SAWT BEIRUT INTERNATIONAL

| 3 December 2022, Saturday |

Des dissidents du « courant patriotique libre » : Bassil est en crise électorale…et demande l’aide du Hezbollah

Le chef du Courant patriotique libre, le représentant Gebran Bassil, souffre de nombreux problèmes, dont les sanctions américaines qui lui sont imposées, ainsi qu’à des personnalités de son entourage, qui sont sous le microscope de l’administration américaine et sous la surveillance étroite du Trésor américain, et tout pas incomplet les expose à des sanctions.

Bassil n’a plus d’espace pour bouger, car il est prisonnier de ces sanctions, en particulier l’argent des élections, que Bassil considère comme l’arme la plus puissante contre ses adversaires lors des prochaines élections parlementaires, mais les sanctions ont mis fin à cette arme, de sorte qu’il ne restait que l’arme du Hezbollah pour se cacher derrière et pour en profiter dans ses batailles électorales, mais cette démarche a de mauvaises conséquences et des répercussions qui ne mettront pas Bassil dans la position du vainqueur.

Dans ce contexte, les dissidents du Courant patriotique libre (CPL) considèrent comme regrettable pour eux la situation dans laquelle Bassil et le « courant » se sont trouvés.

Les dissidents ont souligné à « Sawt Beirut International » que Bassil se trouve dans l’embarras et le désintérêt face aux élections parlementaires.
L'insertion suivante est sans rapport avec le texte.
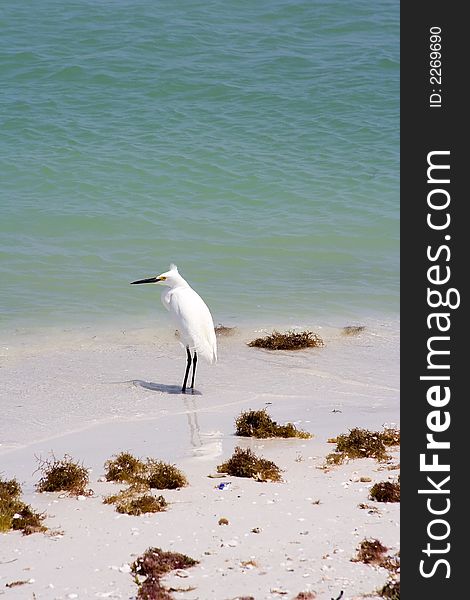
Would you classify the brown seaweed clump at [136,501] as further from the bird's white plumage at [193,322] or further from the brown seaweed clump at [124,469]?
the bird's white plumage at [193,322]

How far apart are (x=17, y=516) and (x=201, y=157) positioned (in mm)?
13618

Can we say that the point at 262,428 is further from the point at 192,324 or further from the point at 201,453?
the point at 192,324

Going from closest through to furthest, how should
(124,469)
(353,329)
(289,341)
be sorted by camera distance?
1. (124,469)
2. (289,341)
3. (353,329)

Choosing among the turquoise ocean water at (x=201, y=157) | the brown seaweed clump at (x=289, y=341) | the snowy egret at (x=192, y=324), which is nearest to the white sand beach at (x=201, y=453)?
the brown seaweed clump at (x=289, y=341)

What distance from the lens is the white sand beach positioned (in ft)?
17.9

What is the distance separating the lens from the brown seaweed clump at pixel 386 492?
6453 mm

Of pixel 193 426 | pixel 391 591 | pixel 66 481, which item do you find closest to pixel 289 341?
pixel 193 426

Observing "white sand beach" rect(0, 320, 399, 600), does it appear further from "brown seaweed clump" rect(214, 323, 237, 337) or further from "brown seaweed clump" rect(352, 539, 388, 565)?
"brown seaweed clump" rect(214, 323, 237, 337)

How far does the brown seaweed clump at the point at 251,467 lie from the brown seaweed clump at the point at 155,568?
4.89ft

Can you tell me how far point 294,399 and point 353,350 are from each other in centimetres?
195

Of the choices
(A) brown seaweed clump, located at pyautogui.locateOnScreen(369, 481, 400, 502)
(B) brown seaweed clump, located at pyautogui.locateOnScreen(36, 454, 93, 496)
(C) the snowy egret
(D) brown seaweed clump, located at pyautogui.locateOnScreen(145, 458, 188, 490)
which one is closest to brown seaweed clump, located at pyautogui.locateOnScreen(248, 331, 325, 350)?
(C) the snowy egret

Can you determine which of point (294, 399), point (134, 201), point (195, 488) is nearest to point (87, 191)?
point (134, 201)

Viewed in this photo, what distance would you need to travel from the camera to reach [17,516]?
6242 millimetres

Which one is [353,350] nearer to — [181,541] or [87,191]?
[181,541]
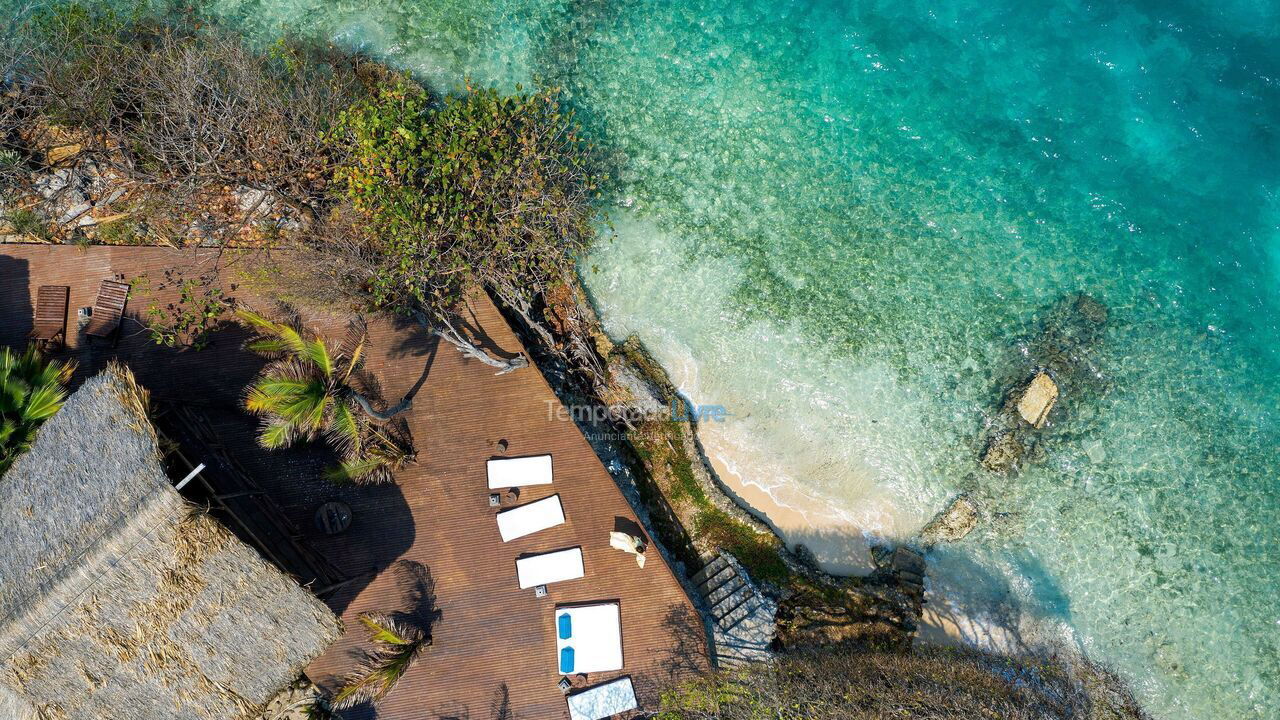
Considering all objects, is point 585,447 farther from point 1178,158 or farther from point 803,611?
point 1178,158

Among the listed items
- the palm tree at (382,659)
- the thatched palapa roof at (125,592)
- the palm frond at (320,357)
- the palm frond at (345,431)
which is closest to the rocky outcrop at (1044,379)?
the palm tree at (382,659)

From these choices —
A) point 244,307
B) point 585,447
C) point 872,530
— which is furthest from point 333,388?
point 872,530

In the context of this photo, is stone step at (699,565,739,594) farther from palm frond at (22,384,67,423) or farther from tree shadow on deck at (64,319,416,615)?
palm frond at (22,384,67,423)

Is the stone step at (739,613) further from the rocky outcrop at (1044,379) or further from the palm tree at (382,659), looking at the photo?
the rocky outcrop at (1044,379)

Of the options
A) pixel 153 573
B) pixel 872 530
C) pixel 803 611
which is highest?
pixel 153 573

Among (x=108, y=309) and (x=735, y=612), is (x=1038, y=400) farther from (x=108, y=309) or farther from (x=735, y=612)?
(x=108, y=309)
Il n’a qu’une seule chance de maintenir son bloc parlementaire à la taille qu’il a atteinte. Toutes les statistiques réalisées par le CPL indiquent un déclin significatif dans la plupart des régions, et il n’y a pas de progrès dans la popularité du mouvement, et cette question trouble beaucoup Bassil, car le seul moyen de salut pour lui est de négocier avec le duo chiite dans le dossier de l’explosion du port et d’accepter le renversement du juge Bitar en échange de l’obtention du soutien du Hezbollah dans les zones sous l’influence du parti.

En outre, les dissidents ont déclaré : « La négociation n’est pas une chose facile, car elle a de graves répercussions sur le mouvement. Gagner des voix chiites est compensé par la perte des voix des chrétiens, surtout ceux qui appartiennent au CPL, car ils sont contre tout marchandage avec le président du Parlement Nabih Berri et le secrétaire général du Hezbollah Hassan Nasrallah, et donc le CPL perdra beaucoup s’il poursuit cette négociation. »

Et les dissidents ont affirmé que le discours de Bassil envers le Hezbollah n’est rien d’autre qu’une manœuvre et un théâtre ouvert, car il a signé l’accord de Mar Mikhael conclu par le président Michel Aoun, et il ne peut pas aller à l’encontre de cet accord, car en signant l’accord, le mouvement a donné une couverture chrétienne au Hezbollah en échange de l’obtention des postes, de la présidence, et des nominations aux institutions de l’État, et toute séparation du « Hezbollah » signifie la perte de ces gains.

Les dissidents sont convaincus que le courant perdra quelques sièges parlementaires lors des prochaines élections législatives, et que le mouvement déclinera dans la rue chrétienne en échange de l’avancée du parti des Forces Libanaises, ou du moins que le « CPL et les Forces Libanaises » seront à égalité en termes de sièges, et cela pour Bassil est bien pire que de perdre la présidence, car la politique du Bassil est d’affaiblir les Forces Libanaises par tous les moyens possibles, et il a demandé à plusieurs reprises l’intervention du Président de la République lors de la formation des gouvernements précédents afin de ne pas donner aux Forces Libanaises des sièges ministériels importants pour qu’elles ne puissent pas apporter leur aide à la rue chrétienne et la limiter au Courant patriotique libre.